STATED GOAL: Write out, precisely and in full, each line of the material.

■ ■ ■ ■

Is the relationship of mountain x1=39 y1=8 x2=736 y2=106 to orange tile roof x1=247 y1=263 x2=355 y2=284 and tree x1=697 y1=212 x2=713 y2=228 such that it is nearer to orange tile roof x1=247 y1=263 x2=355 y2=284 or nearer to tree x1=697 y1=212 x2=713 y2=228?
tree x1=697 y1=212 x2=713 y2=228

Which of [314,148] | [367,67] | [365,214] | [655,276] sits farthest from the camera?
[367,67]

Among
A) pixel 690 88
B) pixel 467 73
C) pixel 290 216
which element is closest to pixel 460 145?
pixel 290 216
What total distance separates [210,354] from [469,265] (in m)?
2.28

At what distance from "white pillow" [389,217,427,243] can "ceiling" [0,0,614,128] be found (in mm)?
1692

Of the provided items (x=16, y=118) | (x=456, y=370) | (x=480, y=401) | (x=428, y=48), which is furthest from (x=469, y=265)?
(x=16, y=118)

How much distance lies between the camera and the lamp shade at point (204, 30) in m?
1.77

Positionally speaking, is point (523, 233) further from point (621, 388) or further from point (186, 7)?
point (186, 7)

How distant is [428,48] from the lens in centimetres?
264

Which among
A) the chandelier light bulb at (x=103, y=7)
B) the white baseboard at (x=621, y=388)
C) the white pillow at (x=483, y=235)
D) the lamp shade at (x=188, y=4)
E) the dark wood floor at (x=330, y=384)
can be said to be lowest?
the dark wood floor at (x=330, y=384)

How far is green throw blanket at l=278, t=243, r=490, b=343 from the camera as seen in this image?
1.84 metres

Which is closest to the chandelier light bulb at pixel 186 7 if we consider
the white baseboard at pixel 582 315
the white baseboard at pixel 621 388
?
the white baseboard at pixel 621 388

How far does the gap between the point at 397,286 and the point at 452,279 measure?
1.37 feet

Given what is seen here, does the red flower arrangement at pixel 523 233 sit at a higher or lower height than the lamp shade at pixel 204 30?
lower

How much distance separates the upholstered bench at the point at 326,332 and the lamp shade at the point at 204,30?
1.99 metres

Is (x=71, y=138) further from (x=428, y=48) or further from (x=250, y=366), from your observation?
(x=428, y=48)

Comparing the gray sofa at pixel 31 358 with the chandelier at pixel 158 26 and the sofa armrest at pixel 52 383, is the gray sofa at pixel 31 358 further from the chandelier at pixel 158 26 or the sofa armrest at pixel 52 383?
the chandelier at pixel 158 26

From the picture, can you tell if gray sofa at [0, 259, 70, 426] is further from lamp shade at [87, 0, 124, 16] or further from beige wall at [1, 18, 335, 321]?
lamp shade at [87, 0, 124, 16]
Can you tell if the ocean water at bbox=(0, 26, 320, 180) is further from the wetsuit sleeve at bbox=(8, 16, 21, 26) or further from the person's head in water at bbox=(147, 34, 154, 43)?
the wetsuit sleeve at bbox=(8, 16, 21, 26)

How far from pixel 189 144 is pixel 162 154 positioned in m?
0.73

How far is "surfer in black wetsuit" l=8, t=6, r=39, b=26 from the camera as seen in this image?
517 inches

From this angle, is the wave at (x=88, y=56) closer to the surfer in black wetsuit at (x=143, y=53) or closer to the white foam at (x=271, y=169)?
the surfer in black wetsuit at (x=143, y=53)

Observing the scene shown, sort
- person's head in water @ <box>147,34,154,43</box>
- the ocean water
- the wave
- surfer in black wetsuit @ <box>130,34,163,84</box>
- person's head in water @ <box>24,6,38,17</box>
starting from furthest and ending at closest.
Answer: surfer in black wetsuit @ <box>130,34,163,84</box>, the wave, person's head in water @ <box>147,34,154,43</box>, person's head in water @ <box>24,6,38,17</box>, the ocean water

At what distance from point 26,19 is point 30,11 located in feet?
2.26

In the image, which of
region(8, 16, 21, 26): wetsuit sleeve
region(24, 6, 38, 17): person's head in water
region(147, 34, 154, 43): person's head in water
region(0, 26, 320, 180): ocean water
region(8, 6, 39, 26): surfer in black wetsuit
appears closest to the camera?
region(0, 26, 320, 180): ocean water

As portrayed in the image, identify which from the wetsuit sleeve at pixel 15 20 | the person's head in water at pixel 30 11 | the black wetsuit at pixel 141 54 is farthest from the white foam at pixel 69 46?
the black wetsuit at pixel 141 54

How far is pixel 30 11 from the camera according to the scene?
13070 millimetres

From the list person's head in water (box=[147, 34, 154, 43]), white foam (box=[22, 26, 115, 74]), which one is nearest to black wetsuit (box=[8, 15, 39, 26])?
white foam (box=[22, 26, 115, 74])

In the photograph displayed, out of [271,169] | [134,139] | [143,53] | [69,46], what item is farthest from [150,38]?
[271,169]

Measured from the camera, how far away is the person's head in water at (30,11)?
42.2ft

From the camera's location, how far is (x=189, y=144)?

■ ■ ■ ■

RESULT FOR THIS TASK:
Is the relationship of mountain x1=39 y1=8 x2=736 y2=106 to orange tile roof x1=247 y1=263 x2=355 y2=284 and tree x1=697 y1=212 x2=713 y2=228 such that it is nearer to orange tile roof x1=247 y1=263 x2=355 y2=284 or nearer to tree x1=697 y1=212 x2=713 y2=228?
tree x1=697 y1=212 x2=713 y2=228

Which of [314,148] | [367,67] | [365,214] | [655,276] sits farthest from the camera?
[367,67]

Among
A) pixel 690 88
B) pixel 467 73
C) pixel 290 216
which element is closest to pixel 460 145?
pixel 290 216
What total distance separates [210,354] from [469,265] (in m)?
2.28

At what distance from "white pillow" [389,217,427,243] can "ceiling" [0,0,614,128] be found (in mm)?
1692

Of the provided items (x=16, y=118) | (x=456, y=370) | (x=480, y=401) | (x=428, y=48), which is furthest from (x=469, y=265)?
(x=16, y=118)

How much distance lies between the camera and the lamp shade at point (204, 30) in m?
1.77

Positionally speaking, is point (523, 233) further from point (621, 388) or further from point (186, 7)?
point (186, 7)

How distant is [428,48] from the lens in centimetres?
264

Which among
A) the chandelier light bulb at (x=103, y=7)
B) the white baseboard at (x=621, y=388)
C) the white pillow at (x=483, y=235)
D) the lamp shade at (x=188, y=4)
E) the dark wood floor at (x=330, y=384)
can be said to be lowest?
the dark wood floor at (x=330, y=384)

How far is green throw blanket at l=278, t=243, r=490, b=343 from the camera as seen in this image?
1.84 metres

Which is closest to the chandelier light bulb at pixel 186 7 if we consider
the white baseboard at pixel 582 315
the white baseboard at pixel 621 388
?
the white baseboard at pixel 621 388

How far does the gap between the point at 397,286 and the point at 452,279 measure?
1.37 feet

Given what is seen here, does the red flower arrangement at pixel 523 233 sit at a higher or lower height than the lamp shade at pixel 204 30?
lower

How much distance separates the upholstered bench at the point at 326,332 and the lamp shade at the point at 204,30?
1.99 metres

Is (x=71, y=138) further from (x=428, y=48) or further from (x=250, y=366), from your observation?
(x=428, y=48)

Comparing the gray sofa at pixel 31 358 with the chandelier at pixel 158 26 and the sofa armrest at pixel 52 383, is the gray sofa at pixel 31 358 further from the chandelier at pixel 158 26 or the sofa armrest at pixel 52 383?
the chandelier at pixel 158 26

From the picture, can you tell if gray sofa at [0, 259, 70, 426] is further from lamp shade at [87, 0, 124, 16] or further from beige wall at [1, 18, 335, 321]?
lamp shade at [87, 0, 124, 16]
Can you tell if the ocean water at bbox=(0, 26, 320, 180) is further from the wetsuit sleeve at bbox=(8, 16, 21, 26) or further from the person's head in water at bbox=(147, 34, 154, 43)?
the wetsuit sleeve at bbox=(8, 16, 21, 26)

How far from pixel 189 144 is pixel 162 154 positioned in m?
0.73

How far is "surfer in black wetsuit" l=8, t=6, r=39, b=26 from the camera as seen in this image?
517 inches

From this angle, is the wave at (x=88, y=56) closer to the surfer in black wetsuit at (x=143, y=53) or closer to the white foam at (x=271, y=169)?
the surfer in black wetsuit at (x=143, y=53)

Observing the scene shown, sort
- person's head in water @ <box>147,34,154,43</box>
- the ocean water
- the wave
- surfer in black wetsuit @ <box>130,34,163,84</box>
- person's head in water @ <box>24,6,38,17</box>
starting from furthest and ending at closest.
Answer: surfer in black wetsuit @ <box>130,34,163,84</box>, the wave, person's head in water @ <box>147,34,154,43</box>, person's head in water @ <box>24,6,38,17</box>, the ocean water

At what distance from point 26,19 is point 30,11 located in feet?
2.26

In the image, which of
region(8, 16, 21, 26): wetsuit sleeve
region(24, 6, 38, 17): person's head in water
region(147, 34, 154, 43): person's head in water
region(0, 26, 320, 180): ocean water
region(8, 6, 39, 26): surfer in black wetsuit
appears closest to the camera?
region(0, 26, 320, 180): ocean water

As portrayed in the image, identify which from the wetsuit sleeve at pixel 15 20 | the person's head in water at pixel 30 11 | the black wetsuit at pixel 141 54 is farthest from the white foam at pixel 69 46?
the black wetsuit at pixel 141 54

How far is pixel 30 11 from the camera according to the scene?
13070 millimetres

From the list person's head in water (box=[147, 34, 154, 43]), white foam (box=[22, 26, 115, 74]), which one is nearest to black wetsuit (box=[8, 15, 39, 26])?
white foam (box=[22, 26, 115, 74])

In the photograph displayed, out of [271,169] | [134,139] | [143,53] | [69,46], what item is farthest from [150,38]?
[271,169]

Measured from the camera, how far away is the person's head in water at (30,11)?
42.2ft

From the camera's location, how far is (x=189, y=144)?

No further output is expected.